[Marxism] Bama Class War

Michael Hoover hooverm at scc-fl.edu
Fri Mar 3 07:25:02 MST 2006

February 25, 2006 

Some Alabama substitute teachers make close to minimum wage

Associated Press

MONTGOMERY, Ala. - Substitute teachers in Alabama make as little as $37 a day, a figure close to the federal minimum wage of $5.15 an hour for a seven-and-a-half hour work day.

The state's proposed budget in the Legislature would raise the state's base pay for substitutes to $40 a day. But even with local supplements, Alabama's pay for substitutes is far below the national average of about $70 a day and is near the lowest in the nation.

School superintendents say the low pay adds to the problem of finding people willing and able to take over a classroom.

"It's almost embarrassing what we pay substitutes," said Brian Johnson, superintendent of Cherokee County schools, where substitutes make $37 or $42 a day, depending on whether they have a college degree. "The bad part about $37 a day is that it's not even minimum wage and these are high quality people and we need to pay them more."

Johnson said Cherokee County has a good list of substitutes, but there are times when it's impossible to find someone to sit in for an absent teacher. When that happens, he said, other teachers cover the class during their off periods "or sometimes an assistant principal has to take the class."

"My wife is a teacher and she has called 10 to 12 people before she finally found a sub," Johnson said.

Superintendents said the low pay means that sometimes schools have to settle for substitutes who can do little more than baby-sit while the regular teacher is away.

But Janie Hodgson, who makes $50 a day as a substitute at several Montgomery schools, said she teaches the lessons provided by the regular teacher and would never settle for being a baby sitter.

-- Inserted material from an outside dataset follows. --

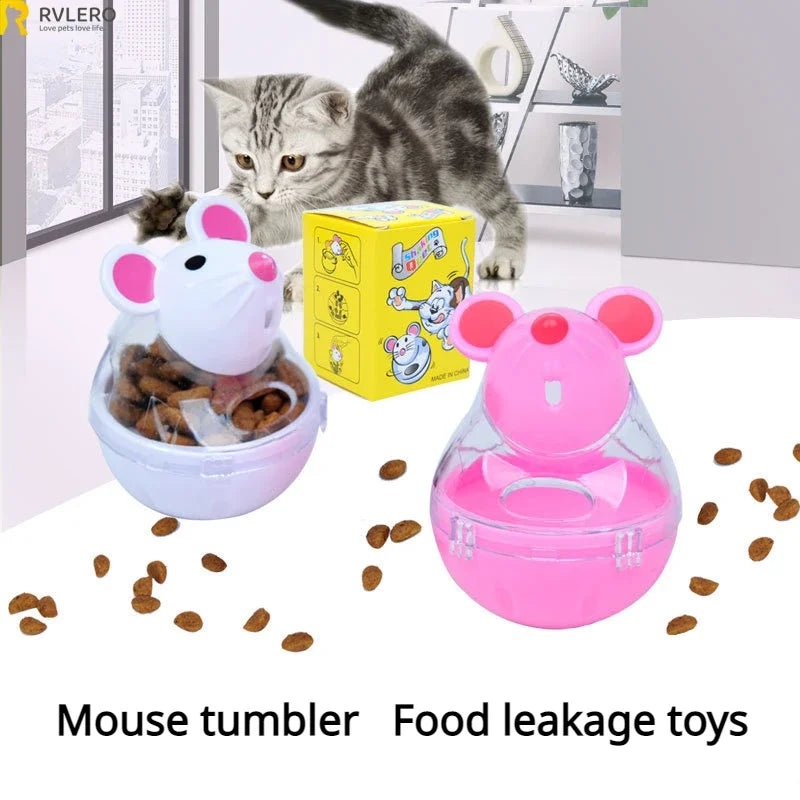 Mouse Tumbler Leak Food Feeder Pet Puzzle Cartoon Cats Toy Leakage Ball Kitten Interactive Toys Slow Feeding Pet Supplies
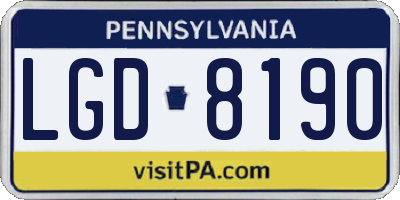 PA license plate LGD8190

"I'm going to continue to teach them what they've been learning," Hodgson said. "I don't like it when my own kids say that they had a substitute and that all they did was some worksheets and watched videos."

Hodgson, who has three children in Montgomery public schools, said most substitutes don't do it because they're hoping to make lots of money.

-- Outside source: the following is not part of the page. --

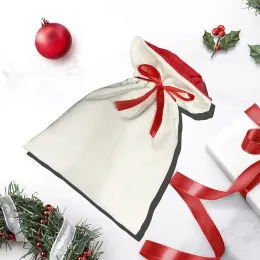 Blank Santa Sublimation Sacks DIY Personalized Red Ribbon Bag Christmas Gift Bags Pocket Heat Transfer 2024 New Year DHL 11.7 s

"I started subbing when my kids got to school age. I wanted to know what they were doing, who the people were around them and what influences they were being exposed to," Hodgson said. "I've stayed in it because I want to do what I can to make sure all kids have an opportunity for a great education."

Substitute teachers in Wilcox County, a poor, rural county, are paid the minimum wage, which Superintendent Malcolm Cain said comes to about $40 a day.

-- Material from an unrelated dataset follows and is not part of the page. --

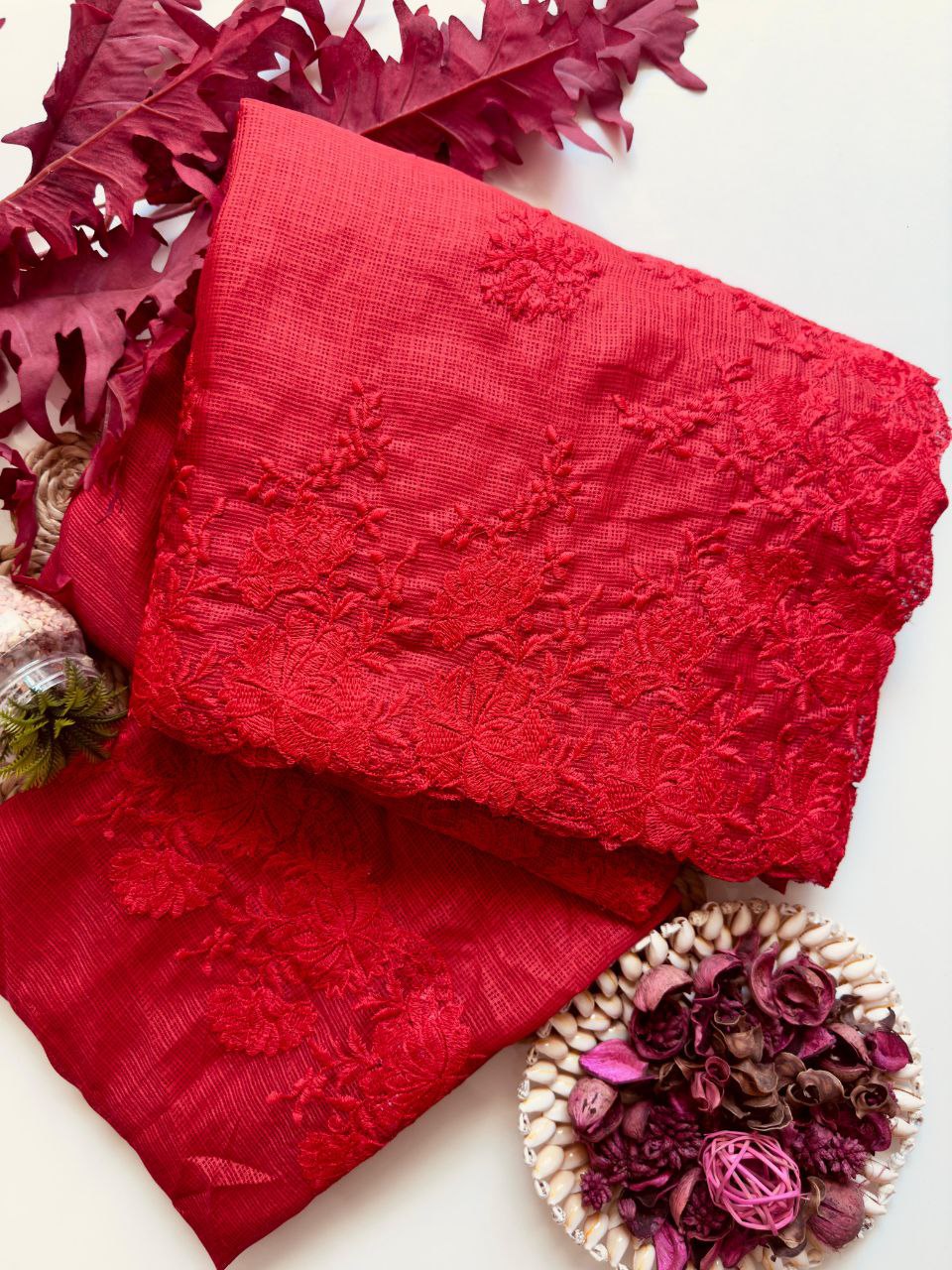 Pure Soft Kota Doriya With Multy Thread Work Saree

"Sometimes it's almost impossible to find subs," Cain said, adding that the problem is the worst at isolated rural schools, where classes sometimes have to be combined when substitutes are not available.

In Alabama, prospective substitutes must fill out an application and submit to a background check - a process that costs the applicant in most cases about $70. Macon County Superintendent Willie Thomas said those fees add to the difficulty of finding substitutes in his county, where they make $45 a day.

"A lot of people don't want to spend money before they get money," Thomas said.

According to the National Education Association, the average pay for substitutes nationally is about $70 a day.

Doug Provencio, a substitute teacher in Oakland, Calif., and the president of the NEA's Substitute Teachers Caucus, said he makes $111 a day in Oakland and that in some areas the pay is even higher, like Portland, Ore., where substitutes make about $150 a day. He said Alabama's pay - $35 from the state, plus any local supplement - is among the lowest in the nation, although some more well-to-do systems chip in with a bigger local supplement that raises the daily pay to $60 or higher.

Provencio said one consequence of paying near the minimum wage is that many substitutes end up being very young, some not long out of high school.

"They are going to have a hard time managing a classroom," Provencio said.

He said the pay for substitutes varies across the country and that some school systems have sliding scales depending on education level, experience and even what age students a substitute is willing to teach.

"Some school districts pay more to substitutes who are willing to work in middle schools," Provencio said. Some substitutes are reluctant to work in middle schools where they perceive discipline problems will be worse than in high schools or elementary schools, he said.

The problem of finding substitutes has gotten to be such a hassle that some school systems have turned the job over to companies that provide temporary workers for businesses.

In Pike County, south of Montgomery, the school system has contracted with Kelly Education Services to find substitutes, who are paid $50 a day. Rather than calling people on an approved list, teachers and principals call Kelly and the company finds the substitute.

Pike County Superintendent Mark Bazzell said the system started using Kelly partly because of the difficulty it was having finding substitutes, sometimes having to pull full-time teachers out of training sessions to fill in for absent instructors.

Bazzell said he hopes the Legislature increases the amount the state pays for substitutes. The budget bill would increase the state's payment from $35 to $40 a day.

"The state has never provided the cost of fully funding substitutes. Local systems have to pick up the cost," Bazzell said.